The Rutledge Court ultimately agreed with the Arkansas petitioners, reaffirming the prior precedent of ERISA preemption and rejecting the emerging string of precedent in the Eighth Circuit. In doing so, the Court distinguished the two groups of cases based upon the focus and scope of the regulation at hand. In particular, the Court reiterated that ERISA preemption is classically triggered where state law requires benefit plans to be structured in particular ways, such as requiring payment of specific benefits,  or binding administrators to specific rules.  However, where the state law imposes regulations that have an indirect economic effect on ERISA plans,  or merely affect cost,  the regulation is not impermissibly connected and federal preemption is not triggered.

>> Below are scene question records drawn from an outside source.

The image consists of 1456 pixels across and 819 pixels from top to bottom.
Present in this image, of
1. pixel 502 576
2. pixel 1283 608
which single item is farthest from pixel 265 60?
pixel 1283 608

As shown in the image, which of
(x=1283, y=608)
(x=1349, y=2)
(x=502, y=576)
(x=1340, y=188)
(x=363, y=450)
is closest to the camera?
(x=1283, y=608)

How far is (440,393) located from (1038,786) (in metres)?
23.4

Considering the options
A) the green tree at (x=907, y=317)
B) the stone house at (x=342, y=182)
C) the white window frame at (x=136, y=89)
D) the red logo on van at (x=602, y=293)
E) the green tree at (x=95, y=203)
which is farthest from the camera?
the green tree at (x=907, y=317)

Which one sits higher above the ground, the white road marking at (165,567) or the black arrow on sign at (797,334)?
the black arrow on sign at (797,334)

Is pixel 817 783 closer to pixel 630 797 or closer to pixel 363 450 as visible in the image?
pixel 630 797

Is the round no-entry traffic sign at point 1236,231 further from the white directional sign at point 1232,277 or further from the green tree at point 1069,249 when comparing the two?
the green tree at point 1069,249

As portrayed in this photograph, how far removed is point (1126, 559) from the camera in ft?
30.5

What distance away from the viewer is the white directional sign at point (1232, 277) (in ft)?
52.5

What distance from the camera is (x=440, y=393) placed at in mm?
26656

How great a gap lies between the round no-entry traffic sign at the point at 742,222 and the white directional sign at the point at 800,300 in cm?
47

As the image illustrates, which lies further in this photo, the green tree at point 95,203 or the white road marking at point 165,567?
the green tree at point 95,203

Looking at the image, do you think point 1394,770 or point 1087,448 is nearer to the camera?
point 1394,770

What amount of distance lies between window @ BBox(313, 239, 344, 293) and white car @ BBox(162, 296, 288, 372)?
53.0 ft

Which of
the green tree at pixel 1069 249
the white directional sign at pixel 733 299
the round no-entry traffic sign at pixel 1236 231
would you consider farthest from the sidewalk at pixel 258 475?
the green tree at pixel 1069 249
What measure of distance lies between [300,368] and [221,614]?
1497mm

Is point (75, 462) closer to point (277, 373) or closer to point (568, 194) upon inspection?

The Supreme Court noted that Act 900 affected pharmacy rates whether or not the plans fall within ERISA’s coverage and that the cost impacts on ERISA plans were not so acute as to require plans to adopt certain schemes of substantive coverage. Accordingly, the Court determined that Act 900 was not preempted by ERISA.
Rutledge is likely to be viewed as the Court’s rejection of an untenably expansive interpretation of ERISA emerging from the Eighth Circuit and clarification of the permissible scope of state regulation within the context of employee benefit plans. To the practitioner, in particular, it offers better insight into where the Court draws the line with regard to what rises to an impermissible connection.
 2020 WL 7250098, at *4 & 3 (quoting Gobeille v. Liberty Mut. Ins. Co., 136 S. Ct. 936, 194 L. Ed. 2d 20 (2016)).
 2020 WL 7250098, at *4.
 Citing Shaw v. Delta Air Lines, Inc., 463 U.S. 85, 103 S.Ct. 2890, 77 L.Ed.2d 490 (1983).
 Citing Egelhoff v. Egelhoff ex rel. Breiner, 532 U.S. 141, 121 S. Ct. 1322, 149 L. Ed. 2d 264 (2001).
 Citing New York State Conference of Blue Cross & Blue Shield Plans v. Travelers Ins. Co., 514 U.S. 645, 115 S.Ct. 1671, 131 L.Ed.2d 695 (1995).
 Citing De Buono v. NYSA–ILA Medical and Clinical Services Fund, 520 U.S. 806, 816, 117 S.Ct. 1747, 138 L.Ed.2d 21 (1997).